Config of mn+6 in mno4 2-

Answer 1

[Ar] 3d^1

Answer 2

To determine the electron configuration of Mn in $\text{MnO}_4^{2-}$, we follow these steps:

1. Determine the oxidation state of Manganese (Mn) in $\text{MnO}_4^{2-}$:

Let the oxidation state of Mn be $x$. The oxidation state of oxygen (O) in most compounds is $-2$. The overall charge of the ion is $-2$. So, we set up the equation: $x + 4(-2) = -2$ $x - 8 = -2$ $x = -2 + 8$ $x = +6$ Therefore, manganese is in the $+6$ oxidation state, meaning it is $\text{Mn}^{6+}$.

2. Write the electron configuration of a neutral Manganese (Mn) atom:

Manganese (Mn) has an atomic number of 25. Its ground state electron configuration is: $1s^2 2s^2 2p^6 3s^2 3p^6 3d^5 4s^2$ Using the noble gas notation (Argon, Ar, has 18 electrons: $1s^2 2s^2 2p^6 3s^2 3p^6$): $[\text{Ar}] 3d^5 4s^2$

3. Determine the electron configuration of the $\text{Mn}^{6+}$ ion:

To form a cation, electrons are removed from the neutral atom.
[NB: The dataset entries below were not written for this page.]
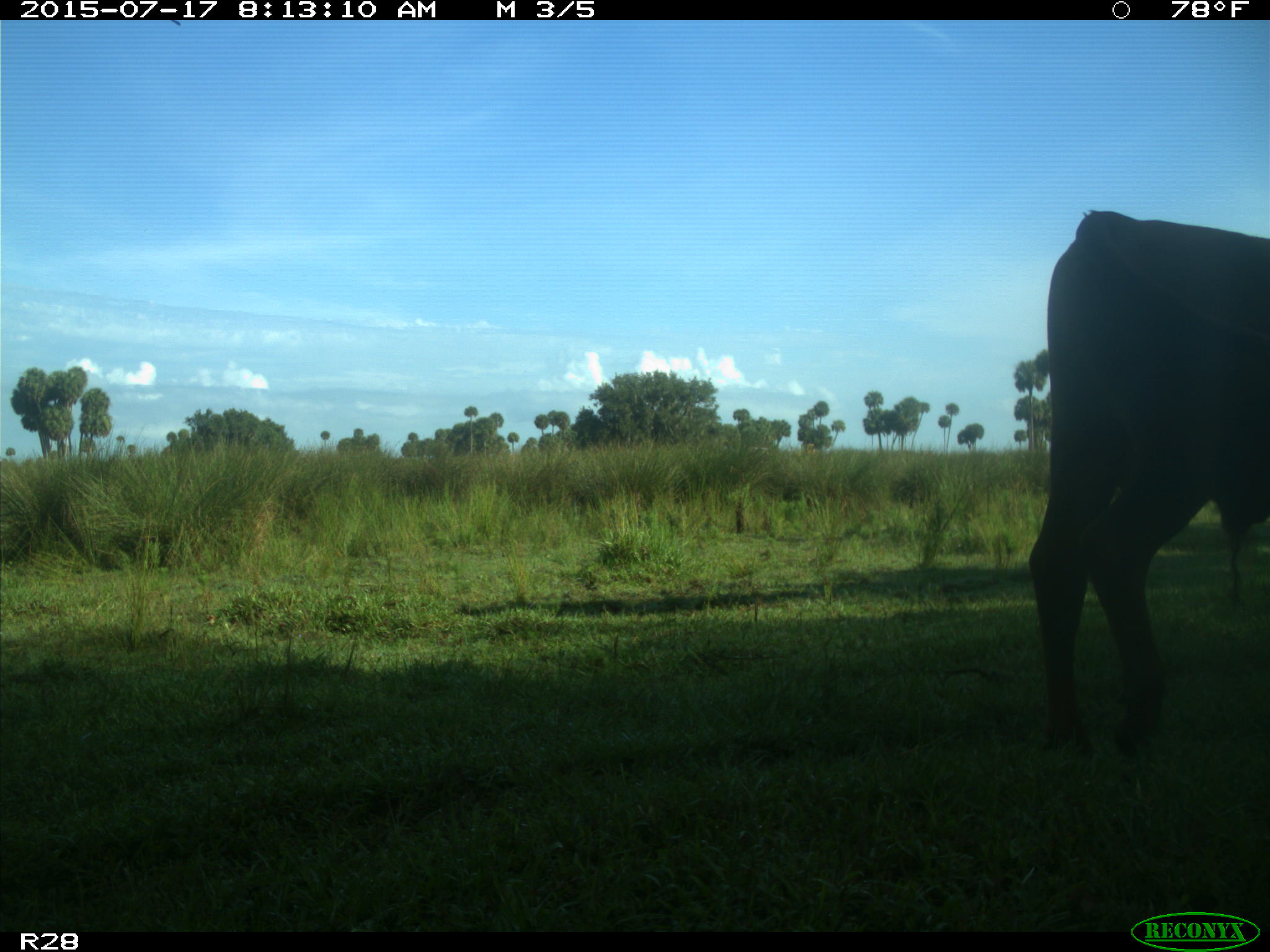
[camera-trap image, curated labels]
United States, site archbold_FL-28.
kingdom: Animalia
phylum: Chordata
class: Mammalia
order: Artiodactyla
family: Bovidae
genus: Bos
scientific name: Bos taurus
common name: domestic cow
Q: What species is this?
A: Bos taurus (domestic cow).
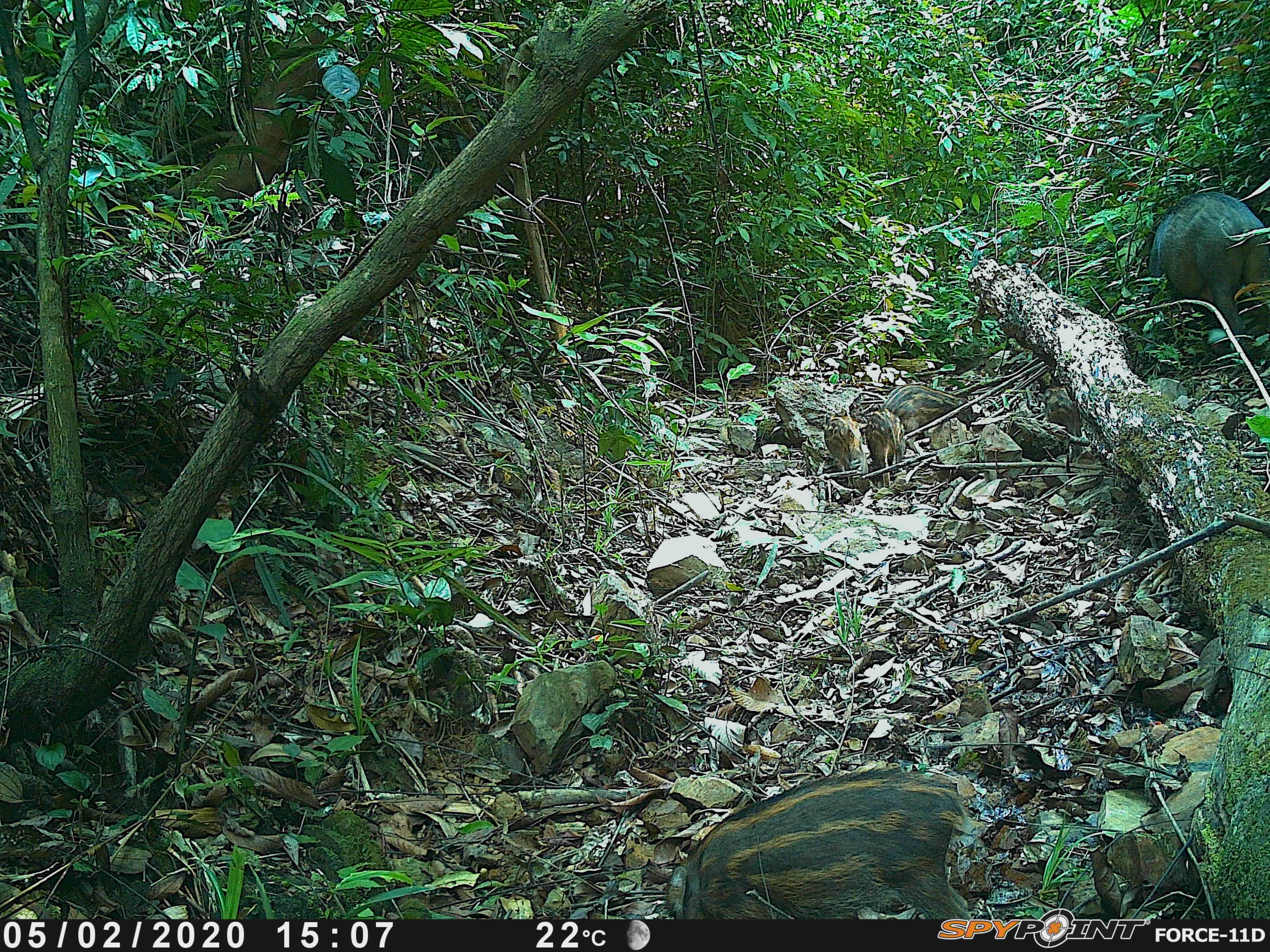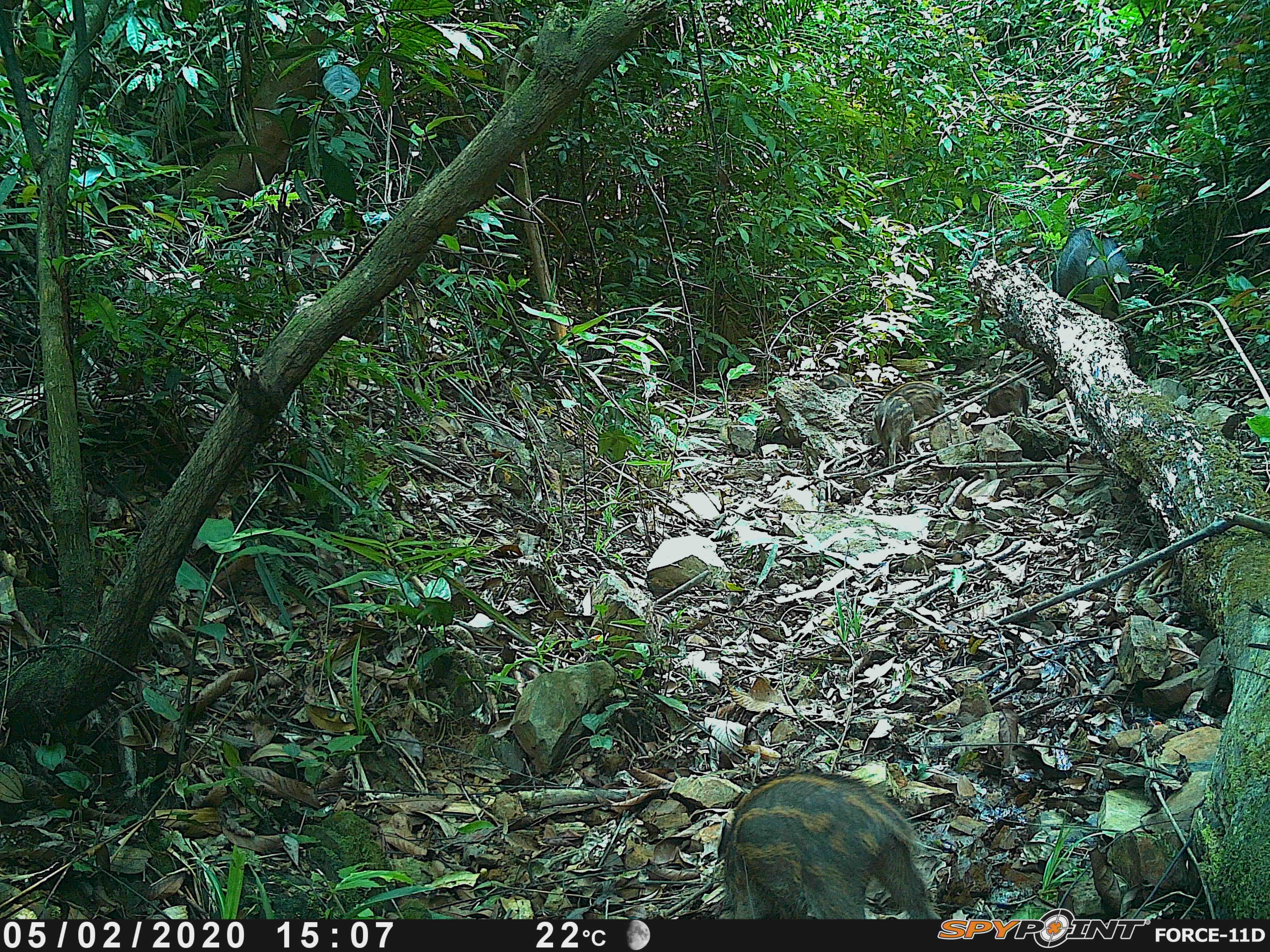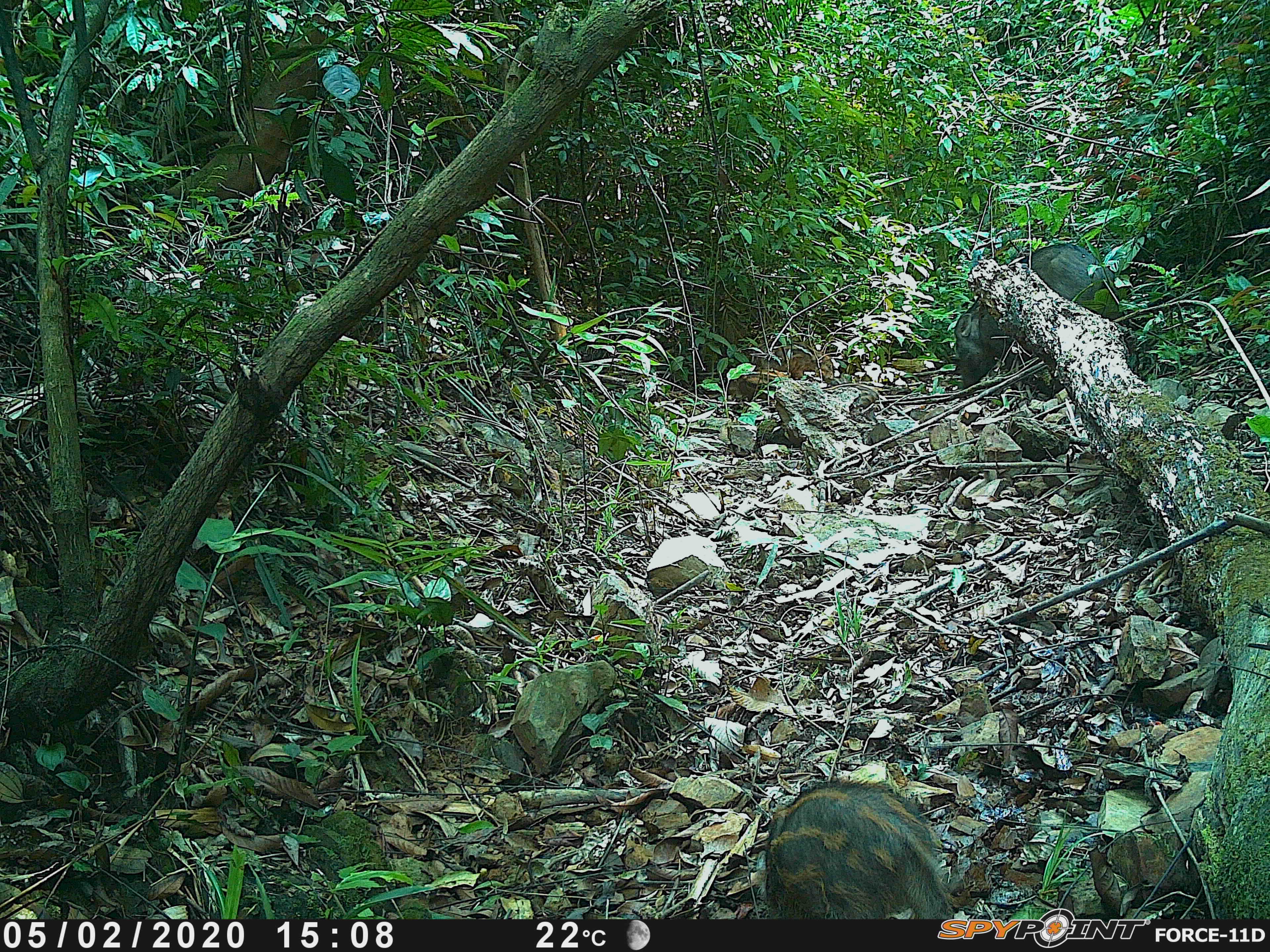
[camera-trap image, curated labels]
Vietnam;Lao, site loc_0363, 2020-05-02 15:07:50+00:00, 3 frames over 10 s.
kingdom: Animalia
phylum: Chordata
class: Mammalia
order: Artiodactyla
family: Suidae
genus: Sus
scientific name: Sus scrofa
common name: eurasian wild pig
Eurasian wild pig (Sus scrofa). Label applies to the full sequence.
For transition metals, electrons are removed from the orbital with the highest principal quantum number (n) first, even if it was filled last. In this case, electrons are removed from the $4s$ orbital before the $3d$ orbital. We need to remove a total of 6 electrons from the neutral Mn atom.

• First, remove the 2 electrons from the $4s$ orbital: $\text{Mn}^{2+}$: $[\text{Ar}] 3d^5$
• We still need to remove $6 - 2 = 4$ more electrons. These will be removed from the $3d$ orbital.

Original $3d$ electrons = 5. After removing 4 electrons from $3d$: $5 - 4 = 1$. Therefore, the electron configuration of $\text{Mn}^{6+}$ is: $[\text{Ar}] 3d^1$

The electron configuration of Mn in $\text{MnO}_4^{2-}$ (which is $\text{Mn}^{6+}$) is $[\text{Ar}] 3d^1$.